I know that debugging, fixing things, bringing clarity , refactoring, and improving legacy code can be challenging and fun - sometimes, but if you only have to work with such code bases you can easily become frustrated, demotivated, scared by the unknown countereffect of every simple change, and overall, simply fatigued.
this is why we as devs and leads should be really focused on keeping code bases simple and clean.
If you are a person who cares about many factors then work can take a very bad impact on your mental health.
One of my main reasons for creating my own company is to be able to work with tools that I chose and avoid imposed nonsense I've seen in other companies.
Although it's all personal so I guess some people find that my stack doesn't make sense, however well it's not directly affecting me :D
Not really flimsy code but a legacy code base that is severely outdated and needs to be modernized. The original code base dates back to the early nineties and most of the original code is still there. Adding new functionality gets harder due to limitations everywhere. The code base needs to be modernized to make it easier to maintain and extend, and also get it on par with current develop methodologies.
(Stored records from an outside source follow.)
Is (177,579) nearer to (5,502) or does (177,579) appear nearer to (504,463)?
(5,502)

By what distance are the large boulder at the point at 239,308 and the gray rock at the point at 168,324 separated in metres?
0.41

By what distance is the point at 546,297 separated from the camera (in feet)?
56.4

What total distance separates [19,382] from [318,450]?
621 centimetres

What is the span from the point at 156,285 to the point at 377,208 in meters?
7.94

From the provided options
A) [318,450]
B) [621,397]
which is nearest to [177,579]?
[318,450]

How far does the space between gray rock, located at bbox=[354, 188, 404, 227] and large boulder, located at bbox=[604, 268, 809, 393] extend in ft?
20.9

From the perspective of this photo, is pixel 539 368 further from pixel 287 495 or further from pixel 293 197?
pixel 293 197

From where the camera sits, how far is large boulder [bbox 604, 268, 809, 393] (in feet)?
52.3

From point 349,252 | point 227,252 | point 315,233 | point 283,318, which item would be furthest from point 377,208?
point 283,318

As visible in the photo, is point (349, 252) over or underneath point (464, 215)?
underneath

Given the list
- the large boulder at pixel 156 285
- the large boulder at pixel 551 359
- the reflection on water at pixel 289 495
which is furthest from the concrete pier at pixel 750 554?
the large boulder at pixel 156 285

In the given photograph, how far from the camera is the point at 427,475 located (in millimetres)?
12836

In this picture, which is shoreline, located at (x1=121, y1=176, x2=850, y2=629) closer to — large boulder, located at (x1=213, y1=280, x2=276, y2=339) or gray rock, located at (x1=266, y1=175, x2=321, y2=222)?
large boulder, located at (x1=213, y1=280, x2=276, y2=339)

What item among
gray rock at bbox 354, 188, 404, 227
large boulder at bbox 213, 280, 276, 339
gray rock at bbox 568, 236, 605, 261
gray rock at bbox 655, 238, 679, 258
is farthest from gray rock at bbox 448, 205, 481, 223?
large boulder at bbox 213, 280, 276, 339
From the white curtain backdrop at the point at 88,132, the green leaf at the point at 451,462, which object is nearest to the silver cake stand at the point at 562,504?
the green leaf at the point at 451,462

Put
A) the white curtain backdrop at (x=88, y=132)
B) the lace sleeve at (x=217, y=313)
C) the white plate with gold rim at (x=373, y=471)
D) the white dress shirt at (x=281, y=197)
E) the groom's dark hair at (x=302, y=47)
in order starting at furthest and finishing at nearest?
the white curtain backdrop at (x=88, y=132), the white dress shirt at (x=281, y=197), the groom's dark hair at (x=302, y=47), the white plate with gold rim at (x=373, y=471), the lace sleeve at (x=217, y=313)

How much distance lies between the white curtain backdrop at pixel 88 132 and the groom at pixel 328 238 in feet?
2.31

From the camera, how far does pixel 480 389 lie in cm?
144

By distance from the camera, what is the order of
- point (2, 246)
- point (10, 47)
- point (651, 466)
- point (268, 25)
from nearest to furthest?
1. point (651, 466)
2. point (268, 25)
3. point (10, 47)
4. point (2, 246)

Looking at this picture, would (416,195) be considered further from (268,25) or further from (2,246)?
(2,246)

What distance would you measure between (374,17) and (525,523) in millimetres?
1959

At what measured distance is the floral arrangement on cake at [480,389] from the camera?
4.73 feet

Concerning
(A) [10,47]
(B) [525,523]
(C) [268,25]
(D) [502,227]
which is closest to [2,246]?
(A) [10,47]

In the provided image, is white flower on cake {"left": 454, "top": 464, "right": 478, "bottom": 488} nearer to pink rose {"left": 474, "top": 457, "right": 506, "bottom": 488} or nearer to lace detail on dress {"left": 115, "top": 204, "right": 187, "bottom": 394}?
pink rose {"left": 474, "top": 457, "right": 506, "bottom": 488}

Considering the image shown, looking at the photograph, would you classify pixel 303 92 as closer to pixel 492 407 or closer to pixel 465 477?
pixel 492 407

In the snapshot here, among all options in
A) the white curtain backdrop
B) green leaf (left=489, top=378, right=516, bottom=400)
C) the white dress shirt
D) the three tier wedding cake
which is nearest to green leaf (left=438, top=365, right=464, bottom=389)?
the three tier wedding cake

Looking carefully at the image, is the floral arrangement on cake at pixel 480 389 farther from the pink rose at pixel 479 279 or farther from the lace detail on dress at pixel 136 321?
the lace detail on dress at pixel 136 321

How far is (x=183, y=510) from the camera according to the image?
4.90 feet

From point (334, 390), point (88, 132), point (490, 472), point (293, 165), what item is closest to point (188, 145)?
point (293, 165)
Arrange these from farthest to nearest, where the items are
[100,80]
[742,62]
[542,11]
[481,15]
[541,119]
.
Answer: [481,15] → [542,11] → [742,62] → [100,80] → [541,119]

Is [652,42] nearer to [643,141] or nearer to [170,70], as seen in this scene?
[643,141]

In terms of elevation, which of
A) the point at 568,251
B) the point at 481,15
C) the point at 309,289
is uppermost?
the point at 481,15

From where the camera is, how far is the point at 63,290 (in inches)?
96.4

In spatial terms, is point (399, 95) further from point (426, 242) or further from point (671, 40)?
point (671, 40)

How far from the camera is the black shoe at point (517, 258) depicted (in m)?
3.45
Some of the challenges are
It often gets a bit frustrating, but I don't let it affect my mental health. I just have a clear separation between work and life.
My worst nightmare was an app that was in itself well formatted code and didn't look flimsy at a first glance. The problem was that the more you dive in the more you realize that functions were named by total randomness. In the most crucial methods there were variables like a, b,c and a1, b1, c1 and so on and there was no documentation at all.
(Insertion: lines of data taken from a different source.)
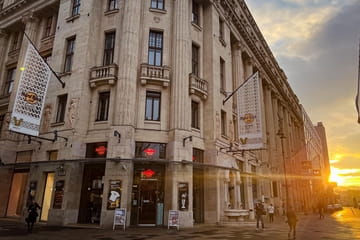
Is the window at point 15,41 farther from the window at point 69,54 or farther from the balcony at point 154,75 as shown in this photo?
the balcony at point 154,75

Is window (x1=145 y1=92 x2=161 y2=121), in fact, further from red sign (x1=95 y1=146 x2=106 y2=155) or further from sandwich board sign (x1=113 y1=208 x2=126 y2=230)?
sandwich board sign (x1=113 y1=208 x2=126 y2=230)

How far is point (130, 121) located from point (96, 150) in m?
3.38

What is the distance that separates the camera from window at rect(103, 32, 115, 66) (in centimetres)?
2186

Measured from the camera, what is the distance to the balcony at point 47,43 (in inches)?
1010

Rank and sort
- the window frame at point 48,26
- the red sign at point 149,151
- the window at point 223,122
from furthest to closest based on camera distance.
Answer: the window frame at point 48,26, the window at point 223,122, the red sign at point 149,151

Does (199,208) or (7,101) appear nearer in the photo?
(199,208)

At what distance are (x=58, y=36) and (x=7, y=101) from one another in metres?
8.87

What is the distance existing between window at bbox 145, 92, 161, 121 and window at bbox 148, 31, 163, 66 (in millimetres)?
2674

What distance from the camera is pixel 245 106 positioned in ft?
73.4

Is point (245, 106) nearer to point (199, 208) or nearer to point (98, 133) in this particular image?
point (199, 208)

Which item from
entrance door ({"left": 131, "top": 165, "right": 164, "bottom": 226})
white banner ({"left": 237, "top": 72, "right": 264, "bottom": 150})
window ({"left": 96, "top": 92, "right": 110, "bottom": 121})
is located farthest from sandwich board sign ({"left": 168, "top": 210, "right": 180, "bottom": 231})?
window ({"left": 96, "top": 92, "right": 110, "bottom": 121})

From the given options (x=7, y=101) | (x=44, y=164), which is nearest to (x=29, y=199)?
(x=44, y=164)

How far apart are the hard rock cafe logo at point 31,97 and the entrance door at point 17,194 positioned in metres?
7.92

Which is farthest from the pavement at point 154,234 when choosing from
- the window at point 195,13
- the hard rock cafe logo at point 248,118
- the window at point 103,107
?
the window at point 195,13
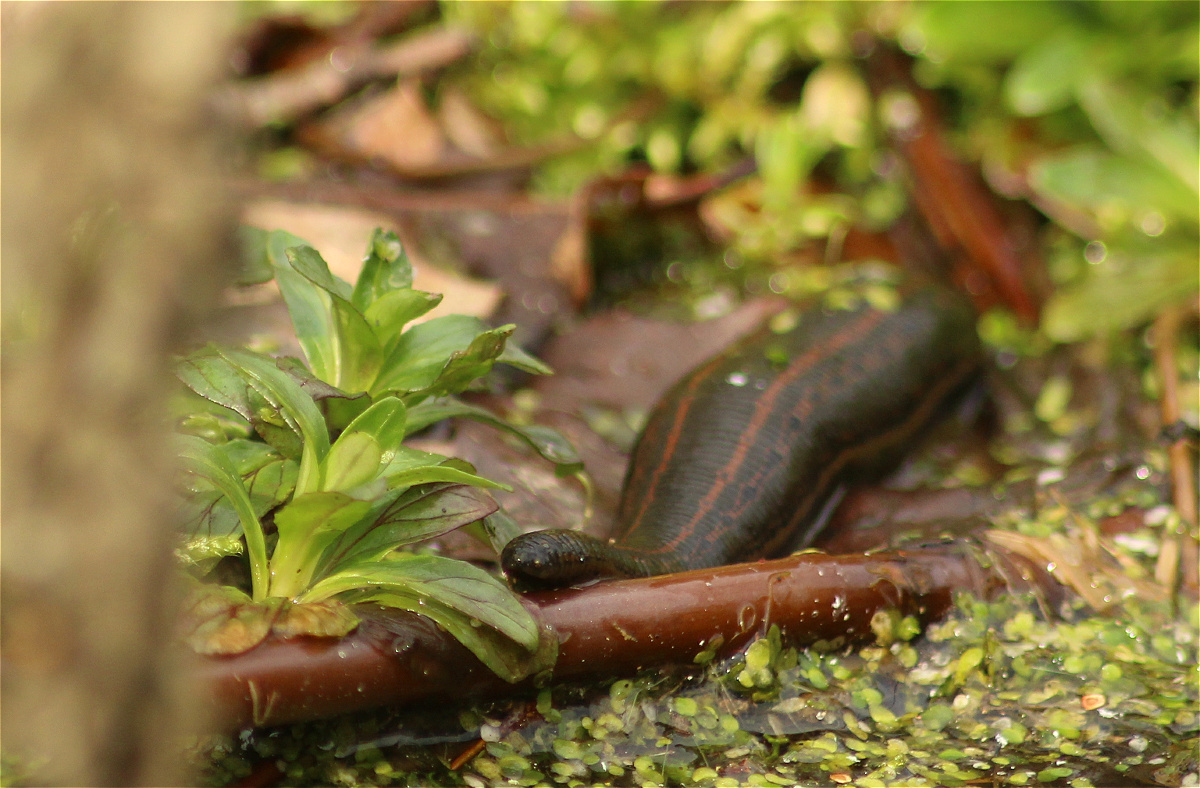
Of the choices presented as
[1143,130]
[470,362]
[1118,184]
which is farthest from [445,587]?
[1143,130]

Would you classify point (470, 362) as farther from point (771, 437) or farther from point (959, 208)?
point (959, 208)

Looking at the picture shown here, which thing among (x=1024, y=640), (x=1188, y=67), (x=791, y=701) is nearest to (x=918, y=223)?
(x=1188, y=67)

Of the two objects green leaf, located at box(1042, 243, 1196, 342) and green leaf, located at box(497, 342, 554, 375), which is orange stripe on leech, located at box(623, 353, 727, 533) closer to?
green leaf, located at box(497, 342, 554, 375)

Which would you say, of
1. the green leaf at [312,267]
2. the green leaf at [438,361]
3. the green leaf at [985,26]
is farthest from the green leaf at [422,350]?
the green leaf at [985,26]

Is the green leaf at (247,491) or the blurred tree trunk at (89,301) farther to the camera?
the green leaf at (247,491)

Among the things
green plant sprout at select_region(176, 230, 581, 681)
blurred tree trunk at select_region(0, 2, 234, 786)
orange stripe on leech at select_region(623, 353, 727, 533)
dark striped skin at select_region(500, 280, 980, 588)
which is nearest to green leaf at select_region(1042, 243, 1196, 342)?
dark striped skin at select_region(500, 280, 980, 588)

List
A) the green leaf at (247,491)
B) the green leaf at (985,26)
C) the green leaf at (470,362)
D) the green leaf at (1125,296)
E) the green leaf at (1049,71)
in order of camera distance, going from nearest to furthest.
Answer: the green leaf at (247,491), the green leaf at (470,362), the green leaf at (1125,296), the green leaf at (1049,71), the green leaf at (985,26)

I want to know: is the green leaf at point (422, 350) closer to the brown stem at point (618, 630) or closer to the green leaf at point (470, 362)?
the green leaf at point (470, 362)
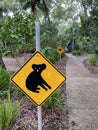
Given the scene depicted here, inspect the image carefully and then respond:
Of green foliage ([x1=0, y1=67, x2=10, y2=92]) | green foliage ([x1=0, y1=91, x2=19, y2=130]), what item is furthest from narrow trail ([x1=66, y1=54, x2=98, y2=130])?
green foliage ([x1=0, y1=67, x2=10, y2=92])

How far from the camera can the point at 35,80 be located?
14.7 feet

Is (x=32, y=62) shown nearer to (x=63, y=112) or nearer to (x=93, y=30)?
(x=63, y=112)

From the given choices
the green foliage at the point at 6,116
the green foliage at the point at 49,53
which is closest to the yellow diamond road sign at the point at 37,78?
the green foliage at the point at 6,116

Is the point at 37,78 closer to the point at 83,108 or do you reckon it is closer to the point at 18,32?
the point at 83,108

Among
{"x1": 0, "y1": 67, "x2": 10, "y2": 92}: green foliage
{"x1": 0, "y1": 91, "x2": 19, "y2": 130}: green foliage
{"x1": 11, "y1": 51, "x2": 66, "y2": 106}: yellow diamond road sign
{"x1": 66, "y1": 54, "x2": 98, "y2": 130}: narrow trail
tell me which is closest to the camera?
{"x1": 11, "y1": 51, "x2": 66, "y2": 106}: yellow diamond road sign

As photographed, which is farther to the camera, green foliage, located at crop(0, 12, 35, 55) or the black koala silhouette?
green foliage, located at crop(0, 12, 35, 55)

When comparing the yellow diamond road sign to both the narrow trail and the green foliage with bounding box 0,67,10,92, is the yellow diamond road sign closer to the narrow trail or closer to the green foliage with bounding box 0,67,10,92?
the narrow trail

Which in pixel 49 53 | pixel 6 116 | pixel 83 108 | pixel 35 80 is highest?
pixel 35 80

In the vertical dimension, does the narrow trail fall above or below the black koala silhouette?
below

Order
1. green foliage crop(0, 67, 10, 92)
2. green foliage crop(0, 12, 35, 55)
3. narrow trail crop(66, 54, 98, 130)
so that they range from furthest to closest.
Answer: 1. green foliage crop(0, 12, 35, 55)
2. green foliage crop(0, 67, 10, 92)
3. narrow trail crop(66, 54, 98, 130)

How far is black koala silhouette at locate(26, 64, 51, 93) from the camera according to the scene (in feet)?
14.7

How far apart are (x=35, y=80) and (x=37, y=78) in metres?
0.04

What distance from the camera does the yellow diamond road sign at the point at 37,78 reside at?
175 inches

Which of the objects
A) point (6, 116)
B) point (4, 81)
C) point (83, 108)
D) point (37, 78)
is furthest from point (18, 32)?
point (37, 78)
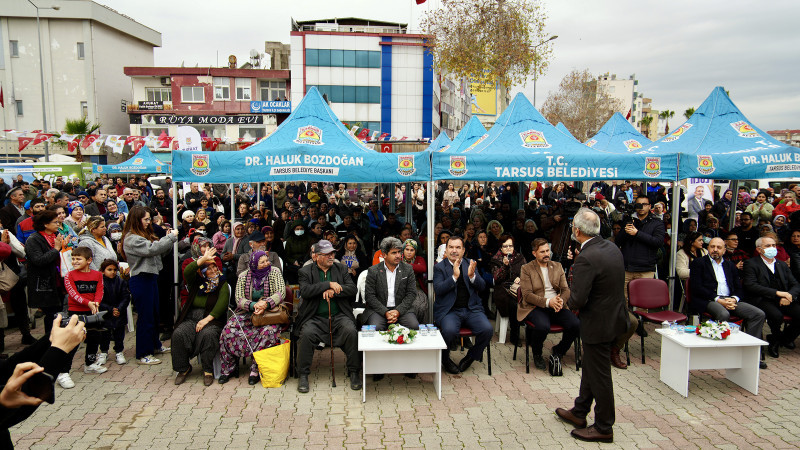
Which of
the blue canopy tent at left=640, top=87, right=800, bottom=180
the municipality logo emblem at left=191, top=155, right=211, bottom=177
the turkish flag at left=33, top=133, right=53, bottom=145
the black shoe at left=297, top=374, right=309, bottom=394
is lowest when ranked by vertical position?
the black shoe at left=297, top=374, right=309, bottom=394

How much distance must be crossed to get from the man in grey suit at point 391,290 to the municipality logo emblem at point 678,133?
6.45 m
The first step you had to do when a customer opened a ticket or bug report: start the debugger. Klick step. Klick step. Klick step in. Klick step. For ages.... I was happy when I gave it to someone else (and felt sorry for him at the same time).
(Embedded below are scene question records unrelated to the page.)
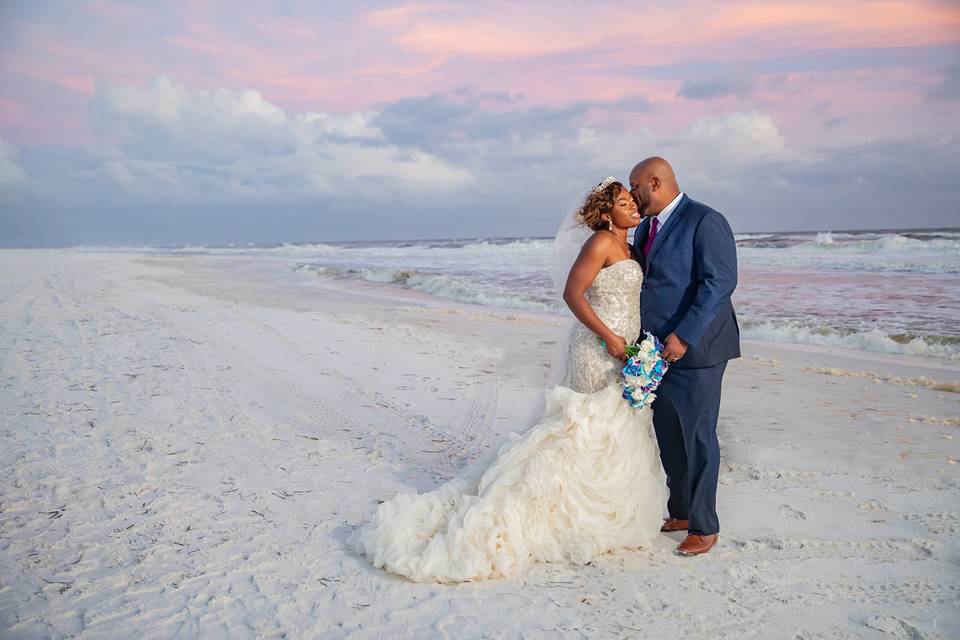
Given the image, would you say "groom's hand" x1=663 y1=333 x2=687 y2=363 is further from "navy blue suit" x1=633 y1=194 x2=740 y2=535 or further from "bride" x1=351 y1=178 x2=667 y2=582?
"bride" x1=351 y1=178 x2=667 y2=582

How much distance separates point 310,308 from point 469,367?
273 inches

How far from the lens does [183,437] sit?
5.80m

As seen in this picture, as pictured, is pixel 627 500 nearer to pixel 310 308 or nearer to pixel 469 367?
pixel 469 367

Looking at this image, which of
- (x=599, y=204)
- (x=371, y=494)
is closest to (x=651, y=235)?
(x=599, y=204)

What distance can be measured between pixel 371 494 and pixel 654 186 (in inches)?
115

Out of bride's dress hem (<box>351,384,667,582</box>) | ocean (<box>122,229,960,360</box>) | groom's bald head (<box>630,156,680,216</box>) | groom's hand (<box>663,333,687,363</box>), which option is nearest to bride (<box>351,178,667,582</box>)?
bride's dress hem (<box>351,384,667,582</box>)

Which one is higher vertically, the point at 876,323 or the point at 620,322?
the point at 620,322

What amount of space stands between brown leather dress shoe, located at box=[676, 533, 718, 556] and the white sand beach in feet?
0.17

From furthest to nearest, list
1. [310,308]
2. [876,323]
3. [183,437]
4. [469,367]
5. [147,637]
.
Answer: [310,308], [876,323], [469,367], [183,437], [147,637]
Everytime you get a chance to work with the code, add some pointers about how to maintain the code, which issues to fix. Even though they feel like a lot, over few iterations most of these bad naming can be fixed.
It is better to have a one page code style guide and philosophy.
Problem is the ego. A developer who does not recognize he created a bug is a hassle (I met some on my own projects). But his behavior may be understandable when an organization, even the whole society is playing the blame game instead of taking it as an opportunity to study the bug and make improvement to prevent it that it is on personal or team level. Agile retrospective should be focus on improvement instead of just autocongratulation or flagellation of what team do it right or wrong ;)
More generally people especially juniors think that you can do clean code right away, no it takes at least double time once your code "works" (even triple or quadruple if you work on a framework component to be used by unknow applications) see Uncle Bob the father of clean code. Since many won't take this time, no wonder technical debt accumulating.
Flimsy is a very polite adjective to be using for the mess of code I had to recently clean. The impact on my health was severe. The main frustration for me lay in the fact the last person to leave the project as it was should have known better. He had all the experience and skills. Instead of organising and leading, he was lazy - he dithered, he wrote obscure (and obnoxious) bits of code, and for good measure littered hacks around the place (the pernicious impact of which was real but difficult to track).
I do suffer from flimsy code!
The hardest part is that you have to implement new features which required a fancy user experience but you don't have the time to rewrite the old codebase.
So it is creating flimsy code over flimsy code and waiting for the time it breaks and someone paid attention to what you are warning since day one!